Lassen Sie mich kurz auf vier zentrale Punkte eingehen, die Position des Rates betreffend eine die MONUC unterstützende Mission in der Demokratischen Republik Kongo bestimmen:

  • Erstens: Die Europäische Union reagiert damit auf eine entsprechende Anfrage der Vereinten Nationen. Wir vertrauen hier auf die Einschätzung von General-Sekretär Kofi Annan.
    Sie sind sich sicher der Tatsache bewusst, dass der Rat im Rahmen der ESVP bereits große Anstrengungen unternommen hat, die Vereinten Nationen zu unterstützen und vor Ort zu verstärken. Sie werden mit mir übereinstimmen, dass dies ein in die Tat umgesetztes Zeichen des "effektiven Multilateralismus", wie dies von den Mitgliedstaaten gewünscht wird ist.
  • Zweitens befürworten sowohl der Präsident der DRK als auch beide Vizepräsidenten die Idee einer derartigen Unterstützungsmission. Auch der Oberste Verteidigungsrat hat diese Mission gefordert.  Dies zeigt uns, dass es ist im Interesse der DRK ist, über zusätzliche und glaubhafte Abschreckungsmittel zu verfügen, die militärische Optionen verhindern sollen. Es geht hier – und das möchte ich noch einmal betonen - um eine Mission, die gerade verhindern soll, dass es zur Gewaltanwendung kommt.
  • Die DRK ist das größte und bevölkerungsreichste Land der Region. Nicht zuletzt deshalb ist die Europäische Union im demokratischen Transitionsprozeß in der DRK stärker als in jedem anderen afrikanischen Land engagiert.

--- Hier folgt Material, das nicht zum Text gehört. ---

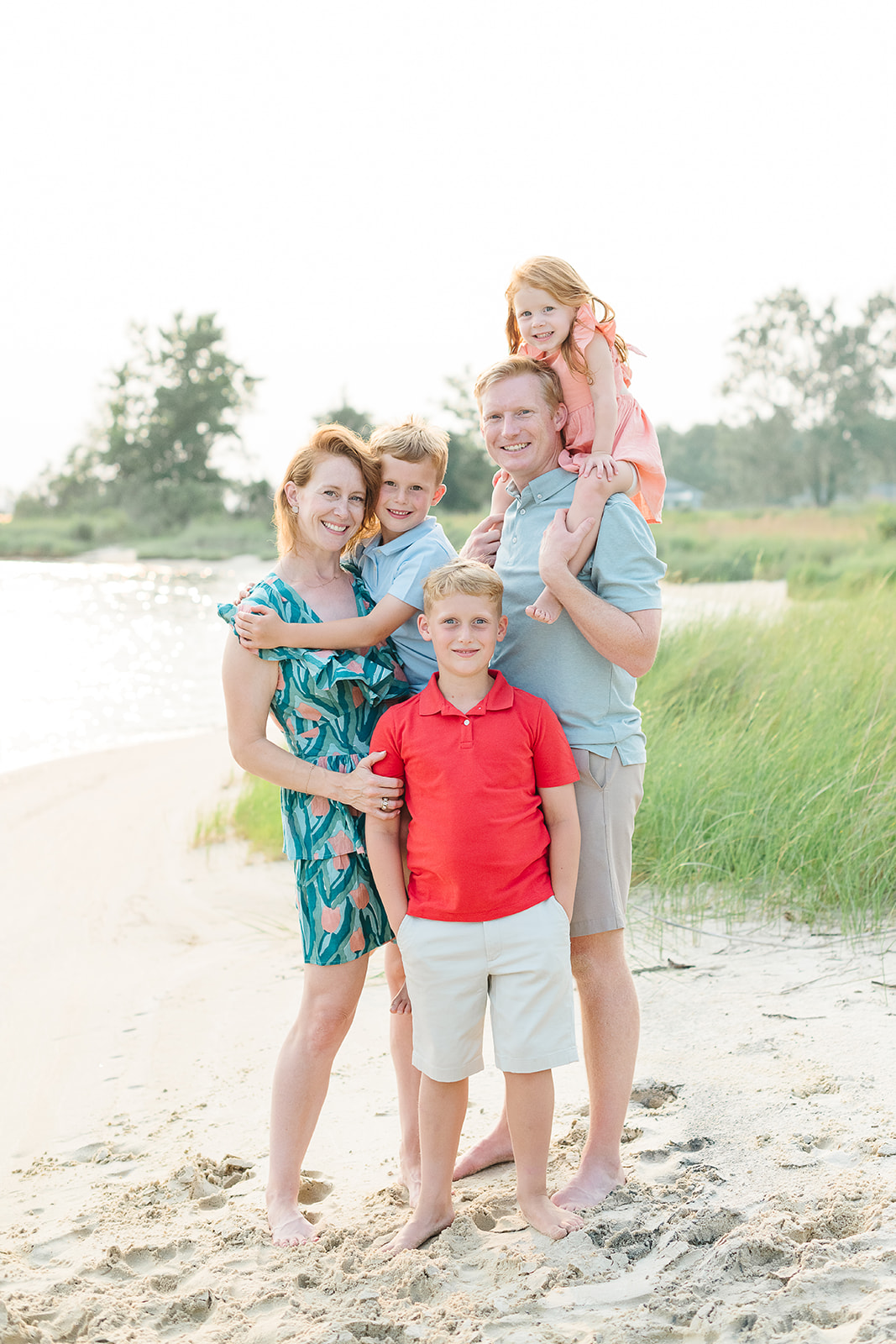Family of five poses on the beach at this St Leonard Maryland family session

  • Die EU hat bereits in der Vergangenheit ein umfangreiches Instrumentarium eingesetzt, um den Konflikt zu beenden und den Friedensprozess voranzubringen. Wir haben 700 Mio Euro für Projekte zur Unterstützung der Transition, davon alleine 200 Mio für die Unterstützung der Wahlen eingesetzt. Die EU hat zudem eine Mission eingerichtet zur Errichtung und Ausbildung einer integrierten Polizei sowie eine Mission zur Reform des Sicherheitswesens. Wie Sie wissen, haben wir bereits 2003 eine Militärmission entsandt, um eine Eskalation der Kämpfe im Osten des Landes zu vermeiden, die die abschließenden Verhandlungen im Friedensprozess und damit die Einsetzung der Übergangsregierung gefährdet hatten.
  • Nun ist es nach Auffassung der Mitgliedstaaten sinnvoll und nötig, diese bisherigen  Investitionen in den Frieden in der DRK zu sichern. Der Vorsitz begrüßt deshalb, dass die zuständigen Gremien intensiv befasst sind, die genauen Rahmenbedingungen und Kriterien eines solchen Einsatzes abzuklären.